Return the lines of the material from the line with "In this photograph, can" up to and including the line with "1.46 metres", reproduced exactly. Omit the pictures.
— Begin RECORDS —
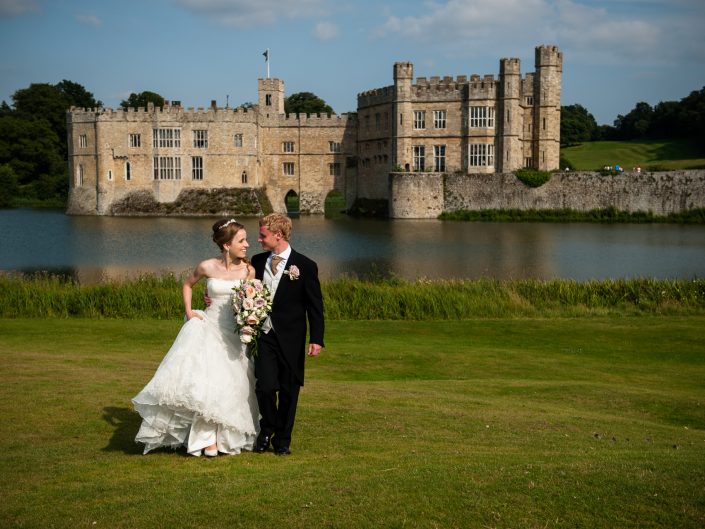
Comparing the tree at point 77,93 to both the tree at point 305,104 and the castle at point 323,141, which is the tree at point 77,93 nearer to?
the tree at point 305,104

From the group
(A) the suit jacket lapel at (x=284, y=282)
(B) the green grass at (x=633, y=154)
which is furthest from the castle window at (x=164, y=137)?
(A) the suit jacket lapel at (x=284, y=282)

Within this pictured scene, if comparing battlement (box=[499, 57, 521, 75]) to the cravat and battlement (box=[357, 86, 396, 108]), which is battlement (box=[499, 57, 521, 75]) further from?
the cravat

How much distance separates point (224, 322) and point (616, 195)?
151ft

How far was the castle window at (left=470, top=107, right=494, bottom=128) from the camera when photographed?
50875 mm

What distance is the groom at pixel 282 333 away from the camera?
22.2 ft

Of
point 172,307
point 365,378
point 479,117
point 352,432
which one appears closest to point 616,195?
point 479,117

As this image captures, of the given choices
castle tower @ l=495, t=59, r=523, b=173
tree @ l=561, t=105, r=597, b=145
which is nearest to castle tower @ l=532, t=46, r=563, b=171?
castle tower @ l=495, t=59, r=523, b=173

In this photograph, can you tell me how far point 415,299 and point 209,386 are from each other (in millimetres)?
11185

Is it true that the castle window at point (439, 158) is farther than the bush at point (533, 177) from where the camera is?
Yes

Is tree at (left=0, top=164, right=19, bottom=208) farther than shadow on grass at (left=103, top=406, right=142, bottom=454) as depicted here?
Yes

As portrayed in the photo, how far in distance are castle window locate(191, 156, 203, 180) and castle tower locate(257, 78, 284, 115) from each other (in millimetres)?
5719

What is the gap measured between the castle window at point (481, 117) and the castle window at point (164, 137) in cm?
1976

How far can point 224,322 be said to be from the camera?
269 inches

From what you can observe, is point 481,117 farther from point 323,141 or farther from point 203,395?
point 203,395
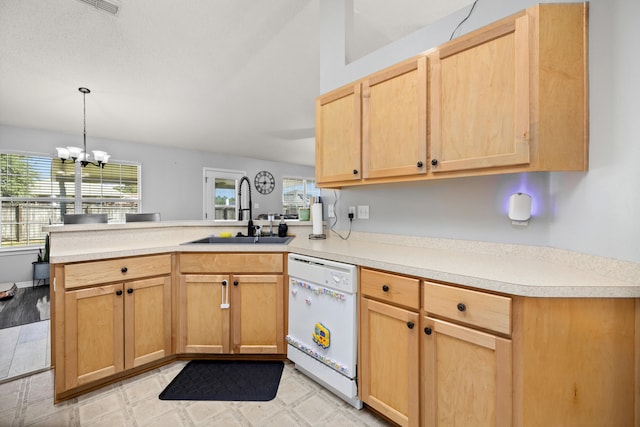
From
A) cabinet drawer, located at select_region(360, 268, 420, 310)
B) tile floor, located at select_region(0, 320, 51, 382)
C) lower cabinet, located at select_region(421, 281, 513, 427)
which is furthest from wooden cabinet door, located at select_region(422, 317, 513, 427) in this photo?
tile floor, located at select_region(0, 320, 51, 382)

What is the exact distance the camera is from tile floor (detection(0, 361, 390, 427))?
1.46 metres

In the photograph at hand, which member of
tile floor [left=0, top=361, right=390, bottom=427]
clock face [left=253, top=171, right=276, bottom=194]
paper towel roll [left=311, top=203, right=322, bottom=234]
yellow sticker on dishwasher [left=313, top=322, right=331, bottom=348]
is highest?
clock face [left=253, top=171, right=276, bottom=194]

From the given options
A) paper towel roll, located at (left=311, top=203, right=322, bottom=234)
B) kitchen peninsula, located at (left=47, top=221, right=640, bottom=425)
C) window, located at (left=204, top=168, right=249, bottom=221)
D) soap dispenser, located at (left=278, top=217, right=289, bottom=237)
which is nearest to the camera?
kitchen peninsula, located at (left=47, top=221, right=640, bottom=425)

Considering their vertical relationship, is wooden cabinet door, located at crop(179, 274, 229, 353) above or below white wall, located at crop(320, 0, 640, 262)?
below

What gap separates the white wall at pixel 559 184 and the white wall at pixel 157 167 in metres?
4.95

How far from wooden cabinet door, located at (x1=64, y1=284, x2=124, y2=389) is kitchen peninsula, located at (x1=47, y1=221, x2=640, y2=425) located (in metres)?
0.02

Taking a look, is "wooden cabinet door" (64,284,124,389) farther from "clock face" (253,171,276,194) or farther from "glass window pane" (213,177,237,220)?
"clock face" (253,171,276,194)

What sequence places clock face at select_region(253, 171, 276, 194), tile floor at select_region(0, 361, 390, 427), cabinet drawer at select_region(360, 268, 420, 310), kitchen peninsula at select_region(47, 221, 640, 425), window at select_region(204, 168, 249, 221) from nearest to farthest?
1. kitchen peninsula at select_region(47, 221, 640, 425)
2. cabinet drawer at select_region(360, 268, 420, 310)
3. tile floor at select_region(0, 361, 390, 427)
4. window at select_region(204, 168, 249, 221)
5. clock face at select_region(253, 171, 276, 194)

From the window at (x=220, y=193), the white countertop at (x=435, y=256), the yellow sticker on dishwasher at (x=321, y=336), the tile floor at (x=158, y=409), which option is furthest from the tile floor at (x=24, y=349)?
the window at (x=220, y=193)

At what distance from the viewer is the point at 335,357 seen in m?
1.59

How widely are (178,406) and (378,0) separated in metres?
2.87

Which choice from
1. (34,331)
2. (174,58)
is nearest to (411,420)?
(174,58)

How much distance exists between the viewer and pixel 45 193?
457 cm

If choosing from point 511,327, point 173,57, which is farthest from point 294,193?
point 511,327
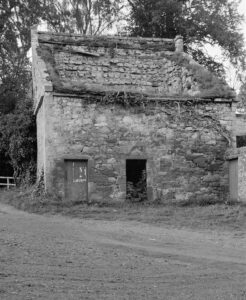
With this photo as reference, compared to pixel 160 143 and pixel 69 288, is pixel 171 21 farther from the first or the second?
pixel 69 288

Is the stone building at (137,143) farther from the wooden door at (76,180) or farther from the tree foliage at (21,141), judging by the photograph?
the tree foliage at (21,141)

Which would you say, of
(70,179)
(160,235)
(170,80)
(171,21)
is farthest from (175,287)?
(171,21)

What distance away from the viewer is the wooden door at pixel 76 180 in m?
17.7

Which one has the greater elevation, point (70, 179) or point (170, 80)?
— End RECORDS —
ANSWER IN FULL
In this photograph, can you tell me how far point 415,299 and point 209,386 are from each other (in millimetres)?
11185

Is it true that the castle window at point (439, 158) is farther than the bush at point (533, 177) from where the camera is?
Yes

Is tree at (left=0, top=164, right=19, bottom=208) farther than shadow on grass at (left=103, top=406, right=142, bottom=454) as depicted here?
Yes

As portrayed in the photo, how far in distance are castle window locate(191, 156, 203, 180) and castle tower locate(257, 78, 284, 115) from each other (in millimetres)?
5719

What is the gap measured between the castle window at point (481, 117) and the castle window at point (164, 137) in cm?
1976

How far can point 224,322 be said to be from the camera?
269 inches

From what you can observe, is point 481,117 farther from point 323,141 or farther from point 203,395?
point 203,395
From
A) cabinet drawer, located at select_region(360, 268, 420, 310)
B) tile floor, located at select_region(0, 320, 51, 382)
C) lower cabinet, located at select_region(421, 281, 513, 427)
which is furthest from wooden cabinet door, located at select_region(422, 317, 513, 427) in this photo?
tile floor, located at select_region(0, 320, 51, 382)

What is the exact distance the camera is from tile floor (detection(0, 361, 390, 427))?
1.46 metres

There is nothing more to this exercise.